*Source material:*
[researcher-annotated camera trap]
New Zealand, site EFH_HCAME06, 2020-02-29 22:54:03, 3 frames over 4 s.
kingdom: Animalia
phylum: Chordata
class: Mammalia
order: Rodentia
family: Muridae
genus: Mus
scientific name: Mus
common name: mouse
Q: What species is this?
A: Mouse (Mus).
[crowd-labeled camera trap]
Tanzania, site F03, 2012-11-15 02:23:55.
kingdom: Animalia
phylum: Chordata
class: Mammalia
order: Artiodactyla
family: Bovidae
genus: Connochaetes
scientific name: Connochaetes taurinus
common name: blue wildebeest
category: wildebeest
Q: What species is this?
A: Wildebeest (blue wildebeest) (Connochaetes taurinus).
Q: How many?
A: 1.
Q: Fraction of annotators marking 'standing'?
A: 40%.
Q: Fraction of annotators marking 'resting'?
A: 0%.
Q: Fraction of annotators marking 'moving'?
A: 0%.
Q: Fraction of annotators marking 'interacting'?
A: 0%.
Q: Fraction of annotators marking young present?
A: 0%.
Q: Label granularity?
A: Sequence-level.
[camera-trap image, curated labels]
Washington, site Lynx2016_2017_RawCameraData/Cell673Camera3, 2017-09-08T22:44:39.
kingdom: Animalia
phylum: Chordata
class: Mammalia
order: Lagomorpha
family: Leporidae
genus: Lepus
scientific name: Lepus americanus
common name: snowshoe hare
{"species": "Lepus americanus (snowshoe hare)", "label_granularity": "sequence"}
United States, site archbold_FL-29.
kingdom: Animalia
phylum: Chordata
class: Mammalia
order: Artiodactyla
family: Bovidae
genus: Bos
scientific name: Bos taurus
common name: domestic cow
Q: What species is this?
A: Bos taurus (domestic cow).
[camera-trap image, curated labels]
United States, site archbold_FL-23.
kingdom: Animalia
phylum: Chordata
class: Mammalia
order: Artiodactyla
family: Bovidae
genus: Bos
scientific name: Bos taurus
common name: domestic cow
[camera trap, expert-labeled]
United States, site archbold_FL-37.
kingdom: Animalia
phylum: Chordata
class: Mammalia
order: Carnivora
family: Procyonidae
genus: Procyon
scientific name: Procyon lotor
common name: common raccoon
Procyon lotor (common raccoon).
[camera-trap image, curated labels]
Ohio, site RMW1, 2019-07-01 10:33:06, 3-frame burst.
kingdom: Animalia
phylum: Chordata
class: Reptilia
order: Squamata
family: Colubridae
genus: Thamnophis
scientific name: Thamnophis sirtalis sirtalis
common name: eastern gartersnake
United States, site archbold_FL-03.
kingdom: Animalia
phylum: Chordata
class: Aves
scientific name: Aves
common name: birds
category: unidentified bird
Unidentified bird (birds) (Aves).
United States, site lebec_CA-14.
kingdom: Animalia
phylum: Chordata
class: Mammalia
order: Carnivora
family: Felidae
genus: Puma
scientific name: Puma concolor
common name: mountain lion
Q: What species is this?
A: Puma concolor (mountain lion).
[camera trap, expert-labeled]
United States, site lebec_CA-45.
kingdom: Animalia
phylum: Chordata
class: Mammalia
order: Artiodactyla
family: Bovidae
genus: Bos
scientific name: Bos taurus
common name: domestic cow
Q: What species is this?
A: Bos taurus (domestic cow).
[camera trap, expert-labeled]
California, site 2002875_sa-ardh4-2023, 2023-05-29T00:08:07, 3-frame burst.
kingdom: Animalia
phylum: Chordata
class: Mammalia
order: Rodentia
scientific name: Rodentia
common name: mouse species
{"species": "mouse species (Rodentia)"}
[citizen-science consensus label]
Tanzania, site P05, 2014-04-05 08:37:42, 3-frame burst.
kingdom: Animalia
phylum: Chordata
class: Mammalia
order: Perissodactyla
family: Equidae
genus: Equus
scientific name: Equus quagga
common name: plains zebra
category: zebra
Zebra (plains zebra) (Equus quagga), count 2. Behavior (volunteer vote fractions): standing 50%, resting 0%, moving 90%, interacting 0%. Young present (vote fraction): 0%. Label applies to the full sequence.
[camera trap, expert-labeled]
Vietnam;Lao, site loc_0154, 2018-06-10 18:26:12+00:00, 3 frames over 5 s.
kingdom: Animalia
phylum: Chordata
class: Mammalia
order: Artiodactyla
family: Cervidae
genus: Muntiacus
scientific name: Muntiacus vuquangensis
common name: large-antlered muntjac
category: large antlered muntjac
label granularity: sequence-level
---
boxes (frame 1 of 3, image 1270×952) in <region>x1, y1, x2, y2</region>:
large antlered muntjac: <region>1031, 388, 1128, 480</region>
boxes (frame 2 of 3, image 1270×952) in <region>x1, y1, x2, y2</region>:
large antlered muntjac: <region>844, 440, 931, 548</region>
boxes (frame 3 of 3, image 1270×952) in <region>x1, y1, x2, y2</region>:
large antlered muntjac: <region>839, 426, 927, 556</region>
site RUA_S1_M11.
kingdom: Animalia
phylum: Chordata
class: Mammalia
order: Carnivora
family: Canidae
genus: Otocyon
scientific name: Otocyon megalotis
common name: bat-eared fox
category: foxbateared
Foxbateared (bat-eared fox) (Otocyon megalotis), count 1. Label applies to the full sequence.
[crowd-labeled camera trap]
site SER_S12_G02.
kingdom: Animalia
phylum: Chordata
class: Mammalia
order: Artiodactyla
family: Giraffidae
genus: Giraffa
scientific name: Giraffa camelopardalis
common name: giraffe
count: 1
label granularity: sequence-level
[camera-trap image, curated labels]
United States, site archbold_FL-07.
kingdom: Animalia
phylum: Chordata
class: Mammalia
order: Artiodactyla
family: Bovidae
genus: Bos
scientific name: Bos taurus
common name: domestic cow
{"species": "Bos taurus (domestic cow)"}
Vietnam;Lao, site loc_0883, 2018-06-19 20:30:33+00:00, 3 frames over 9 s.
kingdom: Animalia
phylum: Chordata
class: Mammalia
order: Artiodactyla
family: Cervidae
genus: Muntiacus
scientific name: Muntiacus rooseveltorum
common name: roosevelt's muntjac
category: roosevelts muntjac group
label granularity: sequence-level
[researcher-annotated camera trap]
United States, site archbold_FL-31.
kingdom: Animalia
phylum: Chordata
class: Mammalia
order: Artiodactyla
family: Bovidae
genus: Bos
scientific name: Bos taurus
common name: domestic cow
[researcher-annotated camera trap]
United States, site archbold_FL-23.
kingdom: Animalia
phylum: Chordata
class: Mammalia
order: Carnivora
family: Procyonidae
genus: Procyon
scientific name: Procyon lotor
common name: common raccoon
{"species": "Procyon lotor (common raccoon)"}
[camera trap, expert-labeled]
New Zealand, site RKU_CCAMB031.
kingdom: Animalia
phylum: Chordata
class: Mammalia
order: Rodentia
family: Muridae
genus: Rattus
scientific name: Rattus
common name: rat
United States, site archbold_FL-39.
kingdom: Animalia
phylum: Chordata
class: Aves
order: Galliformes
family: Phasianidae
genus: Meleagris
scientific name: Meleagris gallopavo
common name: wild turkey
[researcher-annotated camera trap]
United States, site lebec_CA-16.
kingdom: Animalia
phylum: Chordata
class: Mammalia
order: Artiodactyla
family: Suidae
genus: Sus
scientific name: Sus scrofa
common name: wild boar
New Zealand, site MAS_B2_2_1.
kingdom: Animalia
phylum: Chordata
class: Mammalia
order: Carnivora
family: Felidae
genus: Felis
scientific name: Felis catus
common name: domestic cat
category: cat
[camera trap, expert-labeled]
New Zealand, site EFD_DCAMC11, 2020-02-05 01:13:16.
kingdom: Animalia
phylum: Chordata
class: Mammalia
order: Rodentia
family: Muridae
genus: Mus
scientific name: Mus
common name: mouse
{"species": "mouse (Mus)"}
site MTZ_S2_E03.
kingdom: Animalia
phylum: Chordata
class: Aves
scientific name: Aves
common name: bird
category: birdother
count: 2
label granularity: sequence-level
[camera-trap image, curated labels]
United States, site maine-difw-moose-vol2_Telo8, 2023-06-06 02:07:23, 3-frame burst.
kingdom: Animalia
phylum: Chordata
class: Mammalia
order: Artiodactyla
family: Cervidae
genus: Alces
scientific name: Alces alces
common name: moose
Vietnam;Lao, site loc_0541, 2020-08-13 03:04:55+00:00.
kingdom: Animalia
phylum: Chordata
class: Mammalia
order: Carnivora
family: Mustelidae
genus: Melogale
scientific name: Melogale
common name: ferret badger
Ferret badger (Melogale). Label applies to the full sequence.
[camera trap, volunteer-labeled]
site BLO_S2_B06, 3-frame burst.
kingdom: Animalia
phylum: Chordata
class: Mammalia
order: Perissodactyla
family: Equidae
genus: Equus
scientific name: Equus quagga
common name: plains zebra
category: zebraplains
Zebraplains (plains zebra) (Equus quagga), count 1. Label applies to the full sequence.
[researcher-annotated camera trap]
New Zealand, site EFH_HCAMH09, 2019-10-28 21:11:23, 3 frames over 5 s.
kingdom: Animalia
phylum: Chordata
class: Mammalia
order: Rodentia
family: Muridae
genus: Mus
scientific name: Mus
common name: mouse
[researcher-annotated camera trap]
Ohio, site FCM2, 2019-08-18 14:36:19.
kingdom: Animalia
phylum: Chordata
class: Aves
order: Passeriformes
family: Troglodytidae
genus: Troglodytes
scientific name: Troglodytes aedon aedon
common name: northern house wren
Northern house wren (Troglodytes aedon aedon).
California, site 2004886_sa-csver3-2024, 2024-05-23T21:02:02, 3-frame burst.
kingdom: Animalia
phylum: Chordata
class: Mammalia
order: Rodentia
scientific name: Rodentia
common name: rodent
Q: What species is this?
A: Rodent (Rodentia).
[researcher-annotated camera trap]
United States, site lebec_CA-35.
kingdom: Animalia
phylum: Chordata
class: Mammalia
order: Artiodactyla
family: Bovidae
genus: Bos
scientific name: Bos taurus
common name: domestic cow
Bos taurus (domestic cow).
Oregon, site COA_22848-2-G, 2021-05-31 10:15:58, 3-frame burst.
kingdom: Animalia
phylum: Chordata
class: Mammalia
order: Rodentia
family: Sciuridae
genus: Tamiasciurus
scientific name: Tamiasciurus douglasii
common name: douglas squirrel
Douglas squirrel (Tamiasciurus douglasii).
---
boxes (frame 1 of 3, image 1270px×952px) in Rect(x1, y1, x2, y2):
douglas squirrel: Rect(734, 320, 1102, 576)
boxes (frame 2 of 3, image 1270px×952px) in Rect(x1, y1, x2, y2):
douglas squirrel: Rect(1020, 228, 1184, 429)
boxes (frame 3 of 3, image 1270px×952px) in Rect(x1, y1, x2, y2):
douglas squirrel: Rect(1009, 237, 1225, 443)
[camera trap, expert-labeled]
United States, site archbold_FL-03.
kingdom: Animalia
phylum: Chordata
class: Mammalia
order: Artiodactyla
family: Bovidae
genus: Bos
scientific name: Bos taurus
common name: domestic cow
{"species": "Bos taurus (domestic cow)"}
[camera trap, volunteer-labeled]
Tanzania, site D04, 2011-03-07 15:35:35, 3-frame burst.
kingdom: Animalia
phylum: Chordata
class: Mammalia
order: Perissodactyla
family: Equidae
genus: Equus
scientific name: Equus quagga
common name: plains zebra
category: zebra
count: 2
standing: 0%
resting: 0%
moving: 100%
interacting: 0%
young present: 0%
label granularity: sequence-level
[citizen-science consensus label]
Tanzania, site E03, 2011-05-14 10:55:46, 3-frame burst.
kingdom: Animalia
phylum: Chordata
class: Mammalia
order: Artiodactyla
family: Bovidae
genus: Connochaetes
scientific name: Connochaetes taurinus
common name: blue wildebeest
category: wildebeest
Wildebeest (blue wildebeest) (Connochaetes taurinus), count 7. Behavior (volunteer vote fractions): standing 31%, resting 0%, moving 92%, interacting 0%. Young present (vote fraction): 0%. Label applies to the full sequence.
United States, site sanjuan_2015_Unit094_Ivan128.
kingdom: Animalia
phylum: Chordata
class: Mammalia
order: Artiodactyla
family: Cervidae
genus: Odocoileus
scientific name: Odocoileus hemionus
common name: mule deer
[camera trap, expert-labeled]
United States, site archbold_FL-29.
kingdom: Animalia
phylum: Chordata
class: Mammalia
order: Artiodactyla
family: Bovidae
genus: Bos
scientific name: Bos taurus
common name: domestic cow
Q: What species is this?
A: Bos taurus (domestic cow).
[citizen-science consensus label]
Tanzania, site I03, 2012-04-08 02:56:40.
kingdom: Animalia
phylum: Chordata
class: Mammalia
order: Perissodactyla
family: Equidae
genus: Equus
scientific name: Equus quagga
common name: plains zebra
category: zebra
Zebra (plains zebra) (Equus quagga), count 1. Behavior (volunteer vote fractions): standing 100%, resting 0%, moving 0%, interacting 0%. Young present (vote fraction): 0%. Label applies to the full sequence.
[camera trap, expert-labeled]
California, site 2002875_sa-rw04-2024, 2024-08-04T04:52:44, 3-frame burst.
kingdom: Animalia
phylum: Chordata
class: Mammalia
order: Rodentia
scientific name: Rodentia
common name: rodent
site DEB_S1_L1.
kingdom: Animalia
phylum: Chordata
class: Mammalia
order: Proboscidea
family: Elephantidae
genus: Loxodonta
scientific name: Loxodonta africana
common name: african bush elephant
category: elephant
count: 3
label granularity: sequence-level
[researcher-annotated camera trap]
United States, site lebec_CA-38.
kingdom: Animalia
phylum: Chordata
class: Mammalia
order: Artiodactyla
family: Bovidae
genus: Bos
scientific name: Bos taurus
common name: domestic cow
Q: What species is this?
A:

*Task details:* In the material above, find the lines that contain "California" and show them.

*Written solution:*
California, site 2002875_sa-ardh4-2023, 2023-05-29T00:08:07, 3-frame burst.
California, site 2004886_sa-csver3-2024, 2024-05-23T21:02:02, 3-frame burst.
California, site 2002875_sa-rw04-2024, 2024-08-04T04:52:44, 3-frame burst.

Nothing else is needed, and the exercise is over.